Eliminating the need for anti-rejection drugs

Making organ transplants safer

Dr. Megan Levings and her team are training the immune system to tolerate invaders. Their work could reduce the need for immunosuppressive drugs — and vastly improve patients’ quality of life.

Dr. Megan Levings and her team have developed genetically modified Treg cells that could one day be used to treat many different autoimmune diseases.

It’s often said about organ transplants that by fixing one problem you are creating another.

That’s because transplant recipients must take powerful immunosuppressive drugs for the rest of their lives to ensure their bodies do not reject the new organ — putting them at risk for serious side effects.

But there is hope.

Dr. Megan Levings, a professor in UBC’s department of surgery and School of Biomedical Engineering, is leading ground-breaking work to demonstrate that the immune system can be trained to ignore specific triggers.

“The problem with anti-rejection drugs is that they suppress all immune responses, leaving the patient vulnerable to chronic infections and cancers, even as the drugs protect the life-saving transplant,” says Dr. Levings.

Dr. Levings’s Treg cell treatment enters human clinical trials in 2022, where its efficacy will be tested in kidney transplant patients.

She and her team at UBC have developed a gene therapy that programs regulatory T cells (Tregs) — a type of immune cell that controls the body’s response to healthy tissues — to recognize and accept transplanted tissue, while allowing the immune system to function normally in every other respect.

These genetically-modified Tregs are entering human clinical trials in 2022, where their efficacy will be tested in kidney transplant patients. If the trial is successful, the therapy could reduce transplant recipients’ need for immunosuppressant drugs and vastly improve their quality of life.
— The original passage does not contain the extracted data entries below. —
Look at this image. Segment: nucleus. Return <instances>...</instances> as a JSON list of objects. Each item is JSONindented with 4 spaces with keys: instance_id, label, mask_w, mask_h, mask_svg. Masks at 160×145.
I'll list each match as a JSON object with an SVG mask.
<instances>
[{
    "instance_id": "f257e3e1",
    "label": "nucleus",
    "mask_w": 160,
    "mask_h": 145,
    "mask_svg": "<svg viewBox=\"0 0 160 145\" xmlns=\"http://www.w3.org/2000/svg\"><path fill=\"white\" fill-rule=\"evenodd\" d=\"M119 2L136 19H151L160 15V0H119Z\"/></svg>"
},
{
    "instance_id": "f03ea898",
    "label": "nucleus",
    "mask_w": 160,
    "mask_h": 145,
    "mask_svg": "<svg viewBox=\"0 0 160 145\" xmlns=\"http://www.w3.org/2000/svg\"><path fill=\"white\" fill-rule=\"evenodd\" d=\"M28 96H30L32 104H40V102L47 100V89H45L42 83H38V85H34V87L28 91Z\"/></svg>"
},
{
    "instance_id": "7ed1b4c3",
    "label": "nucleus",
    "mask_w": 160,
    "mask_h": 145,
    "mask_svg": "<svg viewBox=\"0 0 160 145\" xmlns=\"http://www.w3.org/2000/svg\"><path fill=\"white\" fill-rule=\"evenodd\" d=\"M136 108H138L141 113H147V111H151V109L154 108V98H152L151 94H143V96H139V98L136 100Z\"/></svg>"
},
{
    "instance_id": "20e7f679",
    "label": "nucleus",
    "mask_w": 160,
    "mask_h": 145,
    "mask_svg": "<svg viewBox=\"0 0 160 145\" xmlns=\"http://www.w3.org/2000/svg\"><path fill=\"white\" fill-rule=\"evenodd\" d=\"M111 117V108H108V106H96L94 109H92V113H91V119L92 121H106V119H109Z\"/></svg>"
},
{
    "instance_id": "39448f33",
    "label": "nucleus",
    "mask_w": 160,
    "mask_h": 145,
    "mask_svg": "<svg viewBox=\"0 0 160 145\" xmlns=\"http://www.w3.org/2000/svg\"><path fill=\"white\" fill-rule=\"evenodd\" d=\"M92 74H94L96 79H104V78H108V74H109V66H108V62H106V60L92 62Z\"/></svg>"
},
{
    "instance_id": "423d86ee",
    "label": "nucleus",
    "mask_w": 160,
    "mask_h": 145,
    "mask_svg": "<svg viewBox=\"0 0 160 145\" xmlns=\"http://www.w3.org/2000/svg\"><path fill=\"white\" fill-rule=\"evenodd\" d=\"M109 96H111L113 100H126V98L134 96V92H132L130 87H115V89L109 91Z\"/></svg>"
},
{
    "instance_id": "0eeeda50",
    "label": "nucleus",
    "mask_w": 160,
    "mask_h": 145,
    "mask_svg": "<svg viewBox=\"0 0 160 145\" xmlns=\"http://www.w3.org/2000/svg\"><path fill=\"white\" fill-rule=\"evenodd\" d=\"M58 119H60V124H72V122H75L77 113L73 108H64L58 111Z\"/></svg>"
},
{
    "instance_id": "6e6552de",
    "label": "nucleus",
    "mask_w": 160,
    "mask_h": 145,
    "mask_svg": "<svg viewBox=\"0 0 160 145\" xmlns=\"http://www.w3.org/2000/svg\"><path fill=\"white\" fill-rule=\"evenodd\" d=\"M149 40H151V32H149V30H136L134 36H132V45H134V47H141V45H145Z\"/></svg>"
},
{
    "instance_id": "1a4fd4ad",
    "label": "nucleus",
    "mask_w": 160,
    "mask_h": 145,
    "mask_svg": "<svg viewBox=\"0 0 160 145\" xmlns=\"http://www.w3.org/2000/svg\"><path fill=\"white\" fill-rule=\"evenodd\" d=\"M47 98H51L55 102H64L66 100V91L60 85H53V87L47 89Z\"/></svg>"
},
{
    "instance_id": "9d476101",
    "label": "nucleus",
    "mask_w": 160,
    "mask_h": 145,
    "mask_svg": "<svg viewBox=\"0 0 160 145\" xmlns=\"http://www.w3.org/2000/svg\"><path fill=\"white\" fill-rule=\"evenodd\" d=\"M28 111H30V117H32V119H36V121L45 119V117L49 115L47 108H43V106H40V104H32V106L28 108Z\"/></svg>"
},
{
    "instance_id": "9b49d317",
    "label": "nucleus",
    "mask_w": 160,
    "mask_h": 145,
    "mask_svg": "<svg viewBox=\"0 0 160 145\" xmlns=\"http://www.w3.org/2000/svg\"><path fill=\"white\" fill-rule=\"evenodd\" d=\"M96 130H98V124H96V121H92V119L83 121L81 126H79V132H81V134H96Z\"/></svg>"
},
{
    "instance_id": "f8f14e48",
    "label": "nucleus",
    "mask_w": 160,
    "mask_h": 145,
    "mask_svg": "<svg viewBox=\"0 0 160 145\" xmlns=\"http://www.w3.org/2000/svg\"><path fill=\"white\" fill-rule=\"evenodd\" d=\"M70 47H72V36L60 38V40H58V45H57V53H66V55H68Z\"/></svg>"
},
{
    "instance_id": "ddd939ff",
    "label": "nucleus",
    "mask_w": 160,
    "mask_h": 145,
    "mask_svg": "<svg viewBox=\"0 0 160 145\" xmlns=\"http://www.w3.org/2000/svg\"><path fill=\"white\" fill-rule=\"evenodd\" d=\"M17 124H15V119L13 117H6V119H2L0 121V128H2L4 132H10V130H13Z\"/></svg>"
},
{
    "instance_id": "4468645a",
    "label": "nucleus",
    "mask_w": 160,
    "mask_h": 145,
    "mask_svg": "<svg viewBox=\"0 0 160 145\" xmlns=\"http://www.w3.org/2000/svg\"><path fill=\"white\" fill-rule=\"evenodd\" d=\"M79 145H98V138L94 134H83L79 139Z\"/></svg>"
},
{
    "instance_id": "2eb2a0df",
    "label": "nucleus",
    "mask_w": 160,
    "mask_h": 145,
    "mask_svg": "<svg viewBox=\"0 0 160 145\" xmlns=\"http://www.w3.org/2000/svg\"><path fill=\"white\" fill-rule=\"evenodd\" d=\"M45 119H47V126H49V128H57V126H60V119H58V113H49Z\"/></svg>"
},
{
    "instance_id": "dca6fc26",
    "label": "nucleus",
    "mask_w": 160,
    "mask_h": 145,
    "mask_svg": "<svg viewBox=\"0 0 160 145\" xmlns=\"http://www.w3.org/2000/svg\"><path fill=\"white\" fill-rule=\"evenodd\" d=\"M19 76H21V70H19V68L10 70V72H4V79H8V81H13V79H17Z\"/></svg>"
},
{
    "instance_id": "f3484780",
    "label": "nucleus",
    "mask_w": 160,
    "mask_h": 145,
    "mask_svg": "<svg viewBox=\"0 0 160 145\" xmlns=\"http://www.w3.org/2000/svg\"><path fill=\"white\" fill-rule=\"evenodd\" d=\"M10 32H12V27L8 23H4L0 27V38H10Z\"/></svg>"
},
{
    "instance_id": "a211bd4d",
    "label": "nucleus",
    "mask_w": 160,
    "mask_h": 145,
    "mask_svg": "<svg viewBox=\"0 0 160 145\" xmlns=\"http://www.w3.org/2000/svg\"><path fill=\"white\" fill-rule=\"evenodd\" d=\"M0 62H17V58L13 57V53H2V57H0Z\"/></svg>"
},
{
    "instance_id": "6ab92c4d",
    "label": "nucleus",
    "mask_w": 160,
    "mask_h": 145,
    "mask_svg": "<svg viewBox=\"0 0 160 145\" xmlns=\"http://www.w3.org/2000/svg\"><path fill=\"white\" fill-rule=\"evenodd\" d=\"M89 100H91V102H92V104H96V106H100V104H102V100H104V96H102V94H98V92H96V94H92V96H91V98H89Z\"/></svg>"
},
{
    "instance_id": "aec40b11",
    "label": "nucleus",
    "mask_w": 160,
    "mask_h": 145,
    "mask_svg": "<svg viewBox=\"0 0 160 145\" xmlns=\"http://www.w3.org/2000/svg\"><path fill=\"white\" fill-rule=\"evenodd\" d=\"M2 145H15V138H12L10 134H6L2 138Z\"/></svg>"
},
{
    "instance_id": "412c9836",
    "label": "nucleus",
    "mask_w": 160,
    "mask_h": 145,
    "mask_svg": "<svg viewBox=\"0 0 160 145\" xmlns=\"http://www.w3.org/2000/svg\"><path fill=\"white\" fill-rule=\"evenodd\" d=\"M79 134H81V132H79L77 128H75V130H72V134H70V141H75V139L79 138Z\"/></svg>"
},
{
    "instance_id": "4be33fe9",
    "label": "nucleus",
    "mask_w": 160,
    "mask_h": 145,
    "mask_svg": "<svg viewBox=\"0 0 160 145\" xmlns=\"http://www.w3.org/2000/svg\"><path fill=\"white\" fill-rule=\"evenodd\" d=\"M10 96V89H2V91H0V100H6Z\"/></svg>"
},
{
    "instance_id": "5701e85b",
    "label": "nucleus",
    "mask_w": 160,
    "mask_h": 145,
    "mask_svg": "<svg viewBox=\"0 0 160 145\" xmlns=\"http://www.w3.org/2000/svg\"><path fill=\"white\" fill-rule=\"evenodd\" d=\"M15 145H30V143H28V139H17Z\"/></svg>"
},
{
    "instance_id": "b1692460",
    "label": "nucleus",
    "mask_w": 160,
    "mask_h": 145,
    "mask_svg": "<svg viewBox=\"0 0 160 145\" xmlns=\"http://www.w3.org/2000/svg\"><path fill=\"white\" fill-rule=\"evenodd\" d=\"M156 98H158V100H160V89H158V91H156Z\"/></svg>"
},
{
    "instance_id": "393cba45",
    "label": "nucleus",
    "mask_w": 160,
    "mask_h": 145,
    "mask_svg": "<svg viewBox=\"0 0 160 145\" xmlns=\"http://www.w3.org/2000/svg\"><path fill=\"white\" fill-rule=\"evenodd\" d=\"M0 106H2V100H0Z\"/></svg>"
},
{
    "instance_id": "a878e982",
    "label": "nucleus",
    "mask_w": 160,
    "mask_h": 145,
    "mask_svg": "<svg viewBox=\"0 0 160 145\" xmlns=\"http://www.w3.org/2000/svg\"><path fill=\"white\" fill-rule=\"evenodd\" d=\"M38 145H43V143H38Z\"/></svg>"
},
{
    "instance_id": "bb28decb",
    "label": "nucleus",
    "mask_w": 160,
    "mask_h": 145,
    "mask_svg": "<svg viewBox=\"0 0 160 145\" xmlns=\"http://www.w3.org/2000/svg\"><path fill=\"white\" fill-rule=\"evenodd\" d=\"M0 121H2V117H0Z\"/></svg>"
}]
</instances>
Meanwhile, Dr. Levings and her team are exploring how Tregs can be modified to treat other autoimmune diseases such as Type-1 diabetes, inflammatory bowel disease — and beyond. 

“The potential is broader than one might think, because so many diseases we don’t normally associate with autoimmune disorders are T cell-mediated to some extent,” Dr. Levings explains.

“Ten years from now, we could see Treg therapy used to treat cardiovascular disease and Alzheimer’s because these diseases also have an immune-mediated component and Treg therapy is readily translatable and scalable.”